■ Task instructions ■
An exact copy of every line from the one holding "Salomon QST 100 Ski 2027" to the end of the entries below is required; leave the pictures out.

■ Captioned web images ■
-------

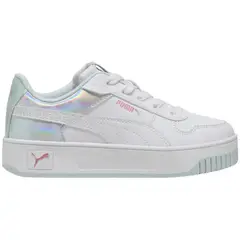 PUMA - Zapatilla Carina Street Space Belle PS 402811 01 para Niñas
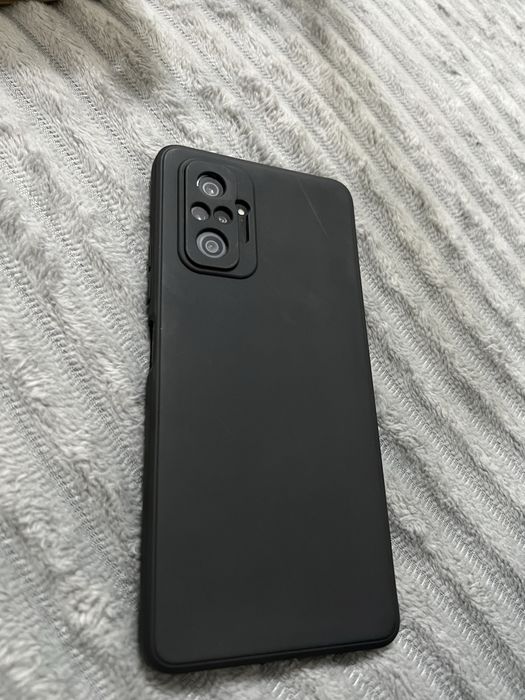 Xiaomi Redmi note 10 pro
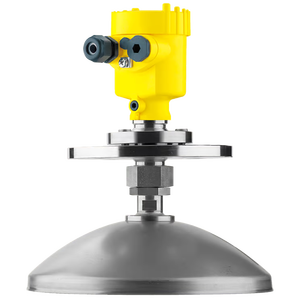 Sensor de Nivel de Radar Continuo de 26 GHz Adecuado para Medir el Nivel de Sólidos a Granel en Recipientes - Product Image 2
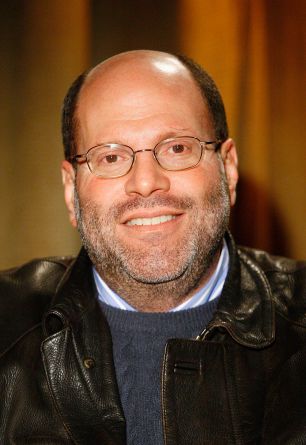 Scott Rudin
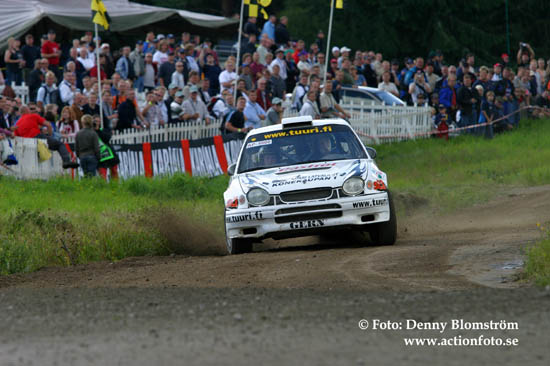 050805 Finska rallyt 208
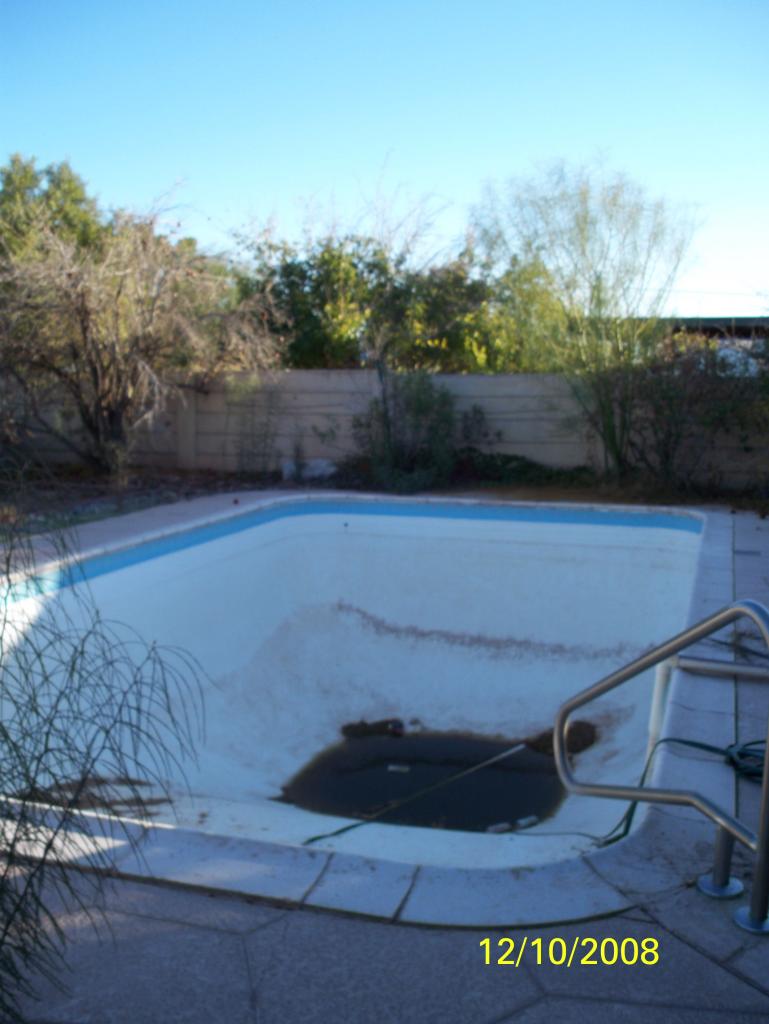 3935 North Valley Road Eloy, AZ 85131 - Photo 9 of 10 Pool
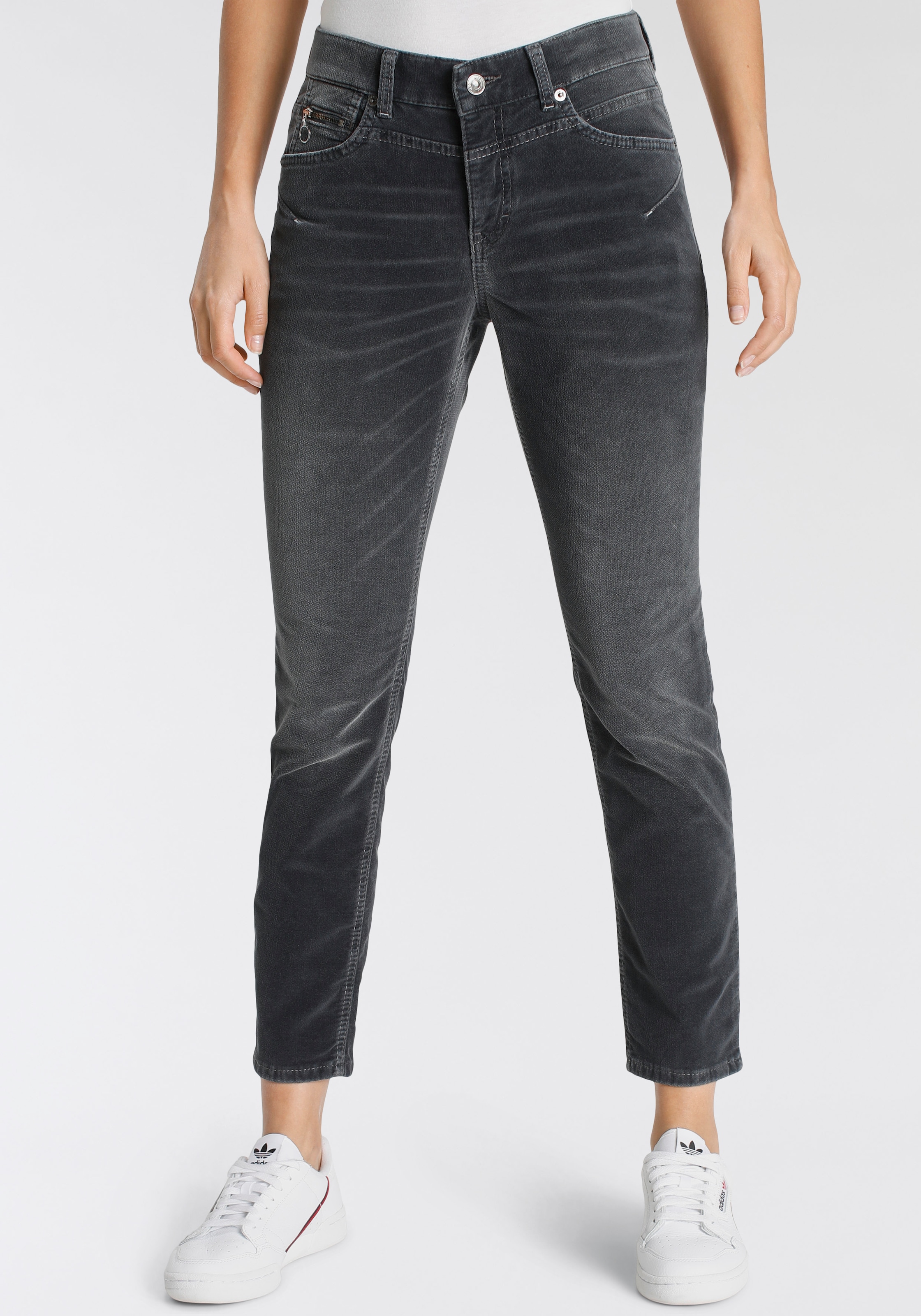 MAC Slim-fit-Jeans OTTO »Rich Slim« bei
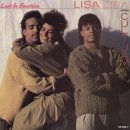 Lisa Lisa and Cult Jam - Lost in Emotion 이미지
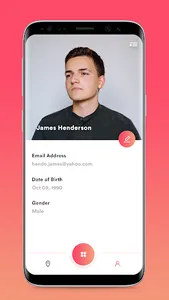 Catch App Venue screenshot 3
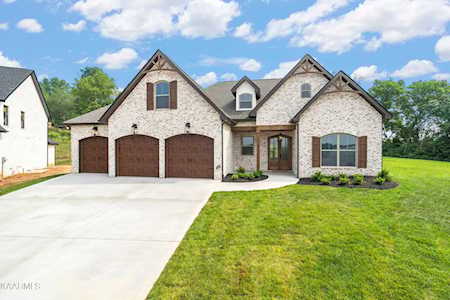 9101 Heritage Ridge Lane, Lot 23 Knoxville, TN 37922
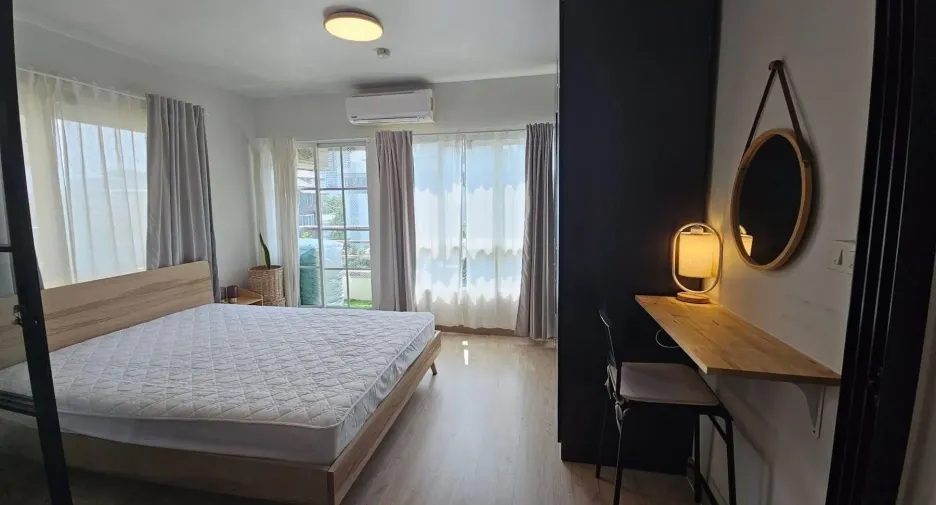 For rent 1 bed condo in Chatuchak, Bangkok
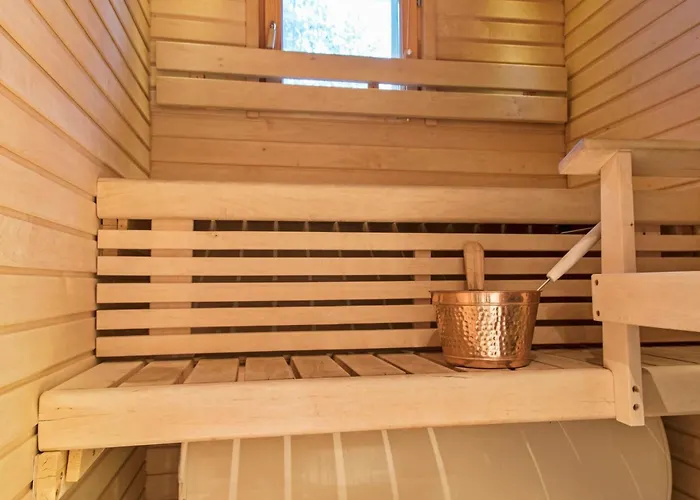 Yllaestar 3 As 604 By Interhome Äkäslompolo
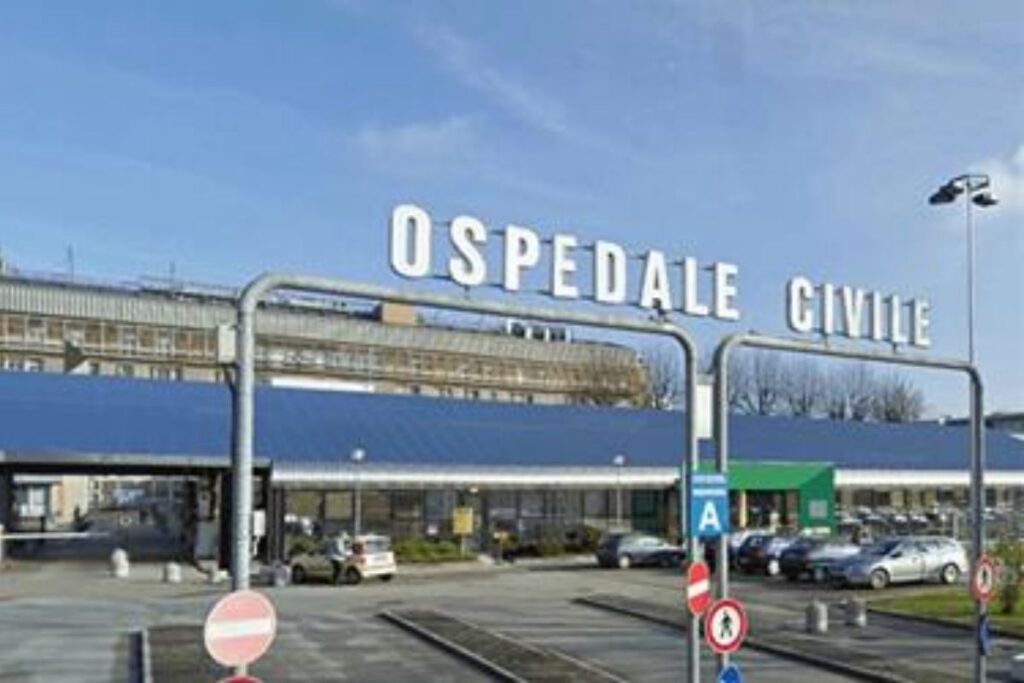 Ospedale Civile di Pordenone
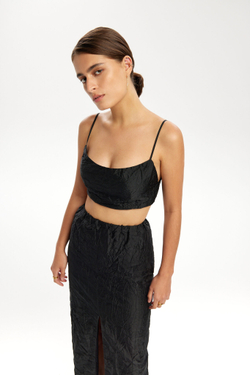 Топ блуза Do Not Iron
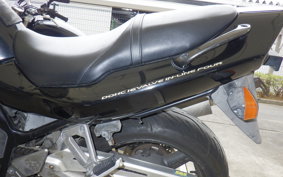 SUZUKI GSF1200 S 1997 GV75A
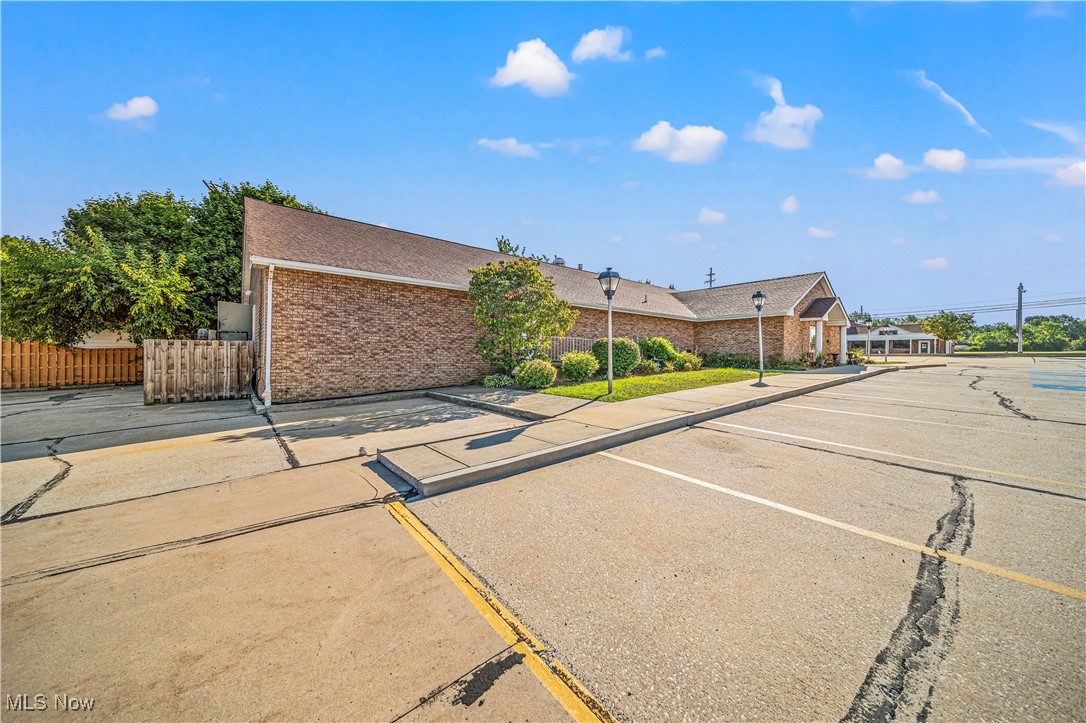 Euclid Ave Sub - Commercial Sale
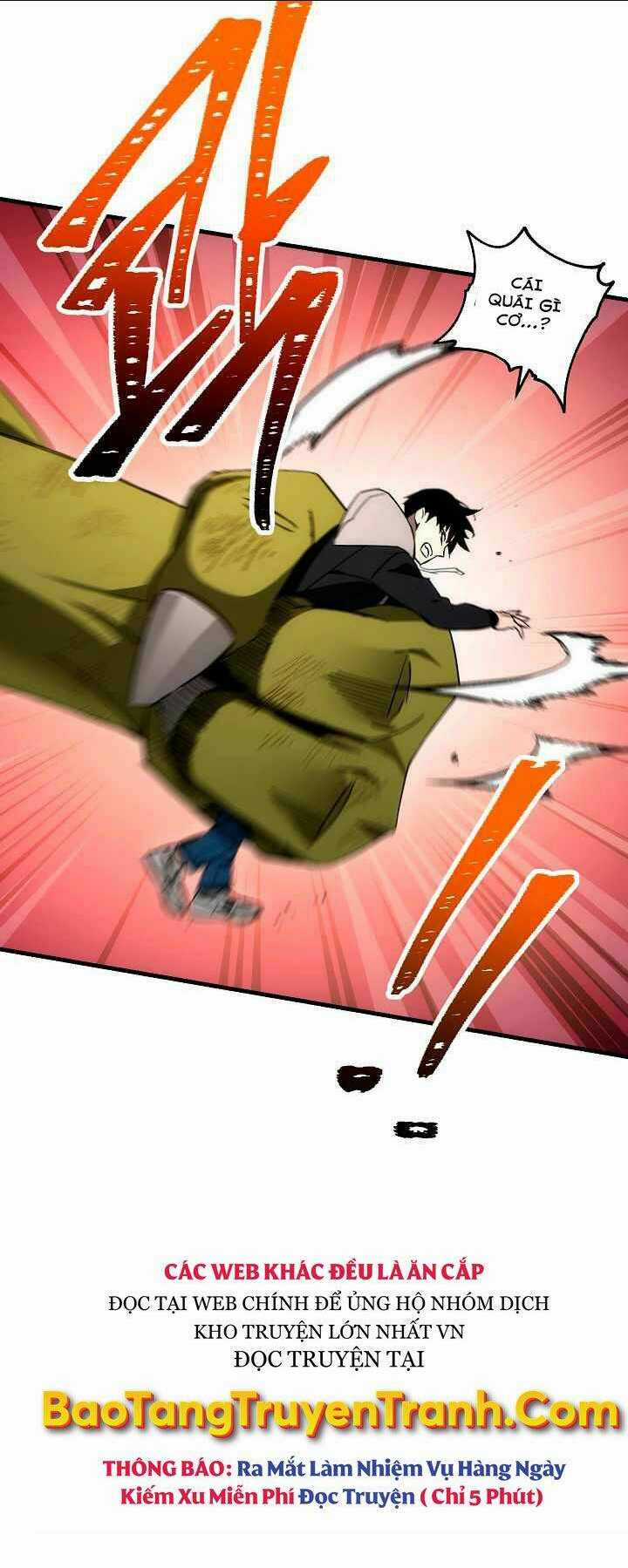 Anh Hùng Trở Lại - Chapter 16 - Trang 86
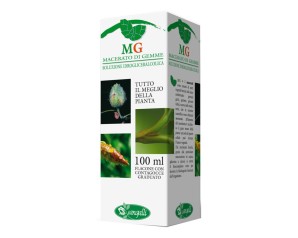 BETULLA 100ML MG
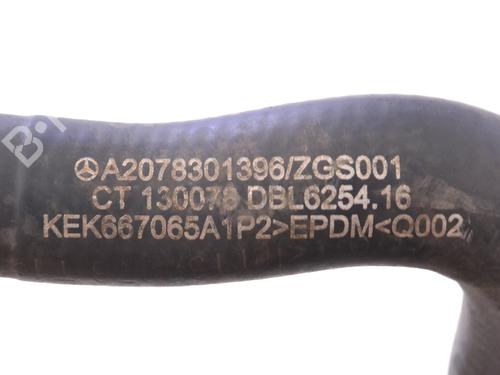 Pipe MERCEDES-BENZ E-CLASS Coupe (C207) E 400 (207.361) | BP30212336M125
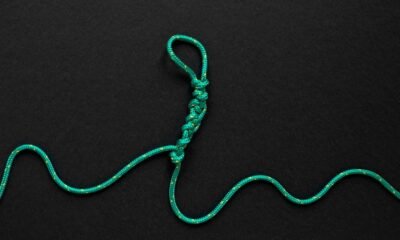 Invisible String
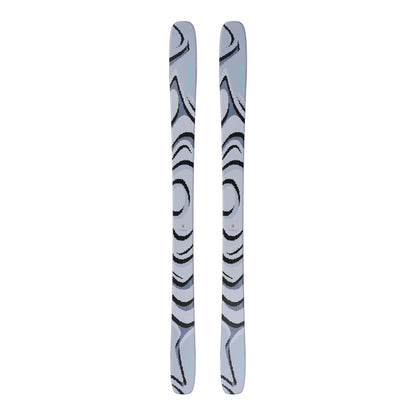 Salomon QST 100 Ski 2027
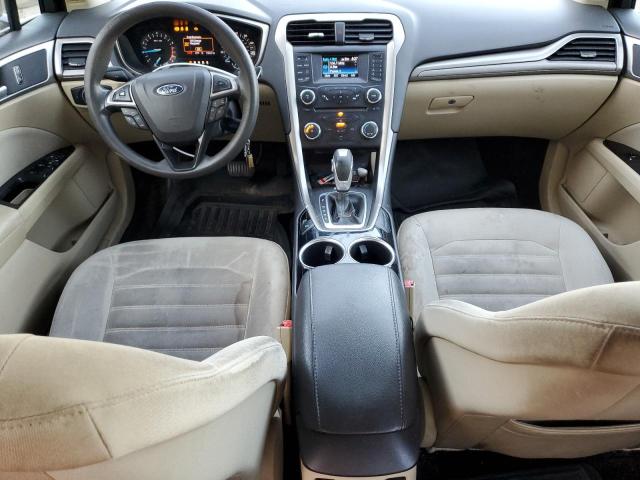 Photo 8 from auction – 2013 FORD FUSION SE with VIN 3FA6P0HR5DR104682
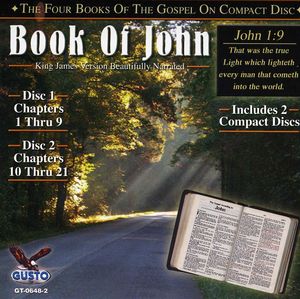 Chapters 1-21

-------

■ Output of the task ■
 Salomon QST 100 Ski 2027
 Photo 8 from auction – 2013 FORD FUSION SE with VIN 3FA6P0HR5DR104682
 Chapters 1-21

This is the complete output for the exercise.